Любивший покушать, Пауль предложил в несколько раз увеличить количество провианта – на всякий случай, вдруг поездка затянется. Но остальные участники экспедиции возразили, что в местном «автопарке» не имеется самоходной кареты такой вместимости, чтобы в нее влезло все то продовольствие, что он хотел взять в поход, да и дороги, по каким нам предстояло продвигаться, не имели достаточной ширины для продвижения подобного тарантаса, если бы он и существовал. И мы предложили Паулю временно сесть на голодный паек, чем сильно расстроили; он даже хотел отказаться от поездки, и лишь совместными усилиями мы еле-еле уговорили его отправиться с нами. Джина, например, апеллировала тем, что на голодный желудок он будет меньше вспоминать утраченную любовь и забудет наконец о бросившей его девушке. Пожалуй, именно это окончательно убедило нашего чревоугодника участвовать в поездке.

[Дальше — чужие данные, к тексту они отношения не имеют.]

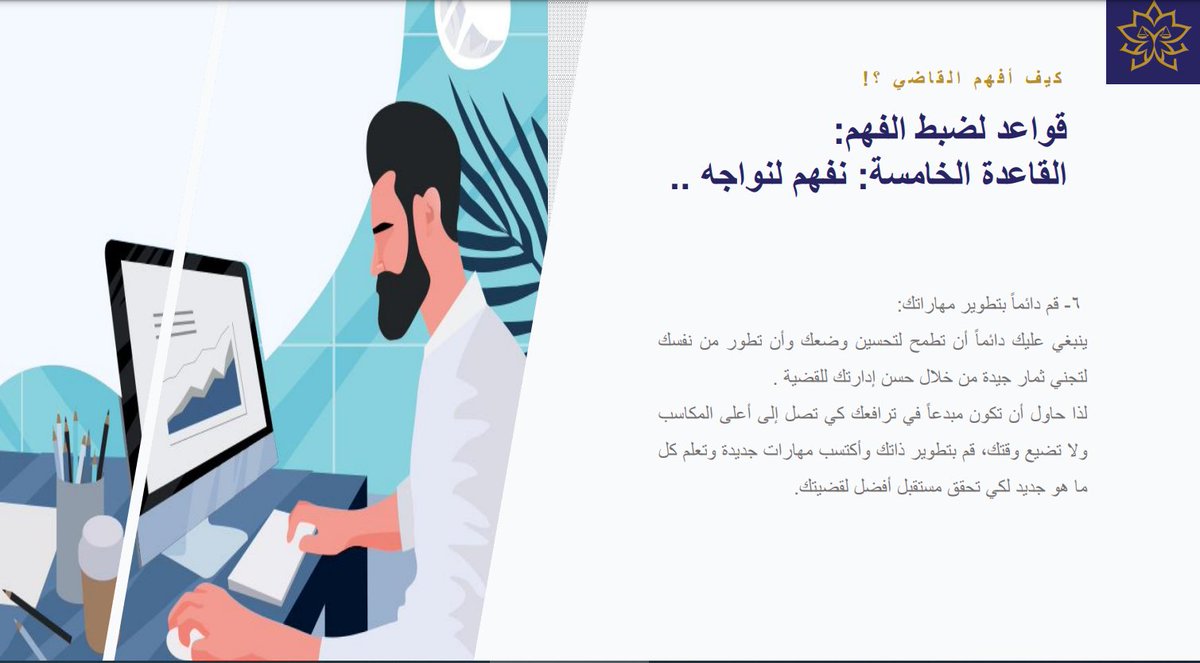 كيف أفهم القاضي ؟!

قواعد لضبط الفهم:
القاعدة الخامسة: نفهم لنواجه ..

٦- قم دائماً بتطوير مهاراتك:
ينبغي عليك دائماً أن تطمح لتحسين وضعك وأن تطور من نفسك لتجني ثمار جيدة من خلال حسن إدارتك للقضية .
لذا حاول أن تكون مبدعاً في ترافعك كي تصل إلى أعلى المكاسب ولا تضيع وقتك، قم بتطوير ذاتك وأكتسب مهارات جديدة وتعلم كل ما هو جديد لكي تحقق مستقبل أفضل لقضيتك.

Карета, она же дормез, была весьма удобной – внутри находились большие диваны, на них мы с удобством могли сидеть или лежать. Там имелся раскладной столик для трапез – в него трансформировалось одно из сидений, а под диванами располагались вместительные рундуки, где были сложены наши вещи. Кучер сидел на козлах спереди, под ними, по всей вероятности, находился двигатель экипажа; от дождя, впрочем, шедшего тут очень редко, и солнца его защищал специальный навес. По бокам экипажа были проделаны окна, закрытые прозрачным пластиком, они при желании распахивались для удобства созерцания окружающего пейзажа.

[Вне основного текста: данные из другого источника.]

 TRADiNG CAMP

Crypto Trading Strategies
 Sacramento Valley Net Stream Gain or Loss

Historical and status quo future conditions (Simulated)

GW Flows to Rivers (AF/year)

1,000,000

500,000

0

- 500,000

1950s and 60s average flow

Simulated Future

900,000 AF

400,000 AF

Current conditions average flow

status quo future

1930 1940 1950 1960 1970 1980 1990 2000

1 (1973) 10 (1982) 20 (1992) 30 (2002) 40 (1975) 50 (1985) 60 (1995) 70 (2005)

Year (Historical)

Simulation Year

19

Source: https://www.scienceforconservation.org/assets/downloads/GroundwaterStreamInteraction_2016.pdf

Мы поехали по дороге, ведущей к Великаньим горам, так они были указаны на карте, у их подножия, по словам проводника, жили великаны. При везении, сообщил он, можно будет за ними понаблюдать вблизи. Поросшая по обочинам низкорослым кустарником дорога проходила через лес. Странный это был лес, неестественный, сумрачный и таящий в себе неведомую опасность, что ли. «Здесь птицы не поют…» Да, птичьего пения в нем действительно не было слышно, как и привычных лесных шорохов, создаваемых в наших лесах разнообразной мелкой живностью. Но никакой живности в лесу, как, впрочем, и на всей остальной планете, не водилось. Одни молчаливые, угрюмые деревья, раскинувшие корявые ветви вдоль дороги, да застывший в безмолвии воздух звенящей тишиной наполняли сердце печалью и тревогой.

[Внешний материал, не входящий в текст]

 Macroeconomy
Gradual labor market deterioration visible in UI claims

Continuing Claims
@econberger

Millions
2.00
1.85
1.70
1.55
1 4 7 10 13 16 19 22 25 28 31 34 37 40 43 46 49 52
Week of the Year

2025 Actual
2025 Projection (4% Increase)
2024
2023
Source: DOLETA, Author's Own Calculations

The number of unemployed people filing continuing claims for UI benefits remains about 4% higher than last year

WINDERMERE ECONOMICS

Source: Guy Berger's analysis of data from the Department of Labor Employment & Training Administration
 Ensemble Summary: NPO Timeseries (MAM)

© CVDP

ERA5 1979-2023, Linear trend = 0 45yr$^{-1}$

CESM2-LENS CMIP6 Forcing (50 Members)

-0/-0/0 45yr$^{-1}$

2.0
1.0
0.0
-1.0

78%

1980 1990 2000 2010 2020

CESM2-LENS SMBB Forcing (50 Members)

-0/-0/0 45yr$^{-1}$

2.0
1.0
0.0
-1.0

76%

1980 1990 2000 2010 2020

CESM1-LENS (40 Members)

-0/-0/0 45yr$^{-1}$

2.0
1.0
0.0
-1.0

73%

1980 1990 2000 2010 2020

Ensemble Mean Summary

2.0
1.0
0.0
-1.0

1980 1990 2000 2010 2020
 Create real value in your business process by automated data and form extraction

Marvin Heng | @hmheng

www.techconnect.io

Первую в путешествии ночь мы провели у походного костра. Было тепло и безветренно. Таких ночей я раньше не знал. Стоящая вокруг напряженная тишина как-то угнетала. В нашем замке-городе по ночам все-таки раздавались какие-то звуки – голоса людей, топот чьих-то шагов, скрипение дверей, шум от падения каких-то предметов, в этих звуках была жизнь. Тут же, освещаемые пламенем костра, мы сидели в кромешной тишине, многими атмосферами давящей на барабанные перепонки.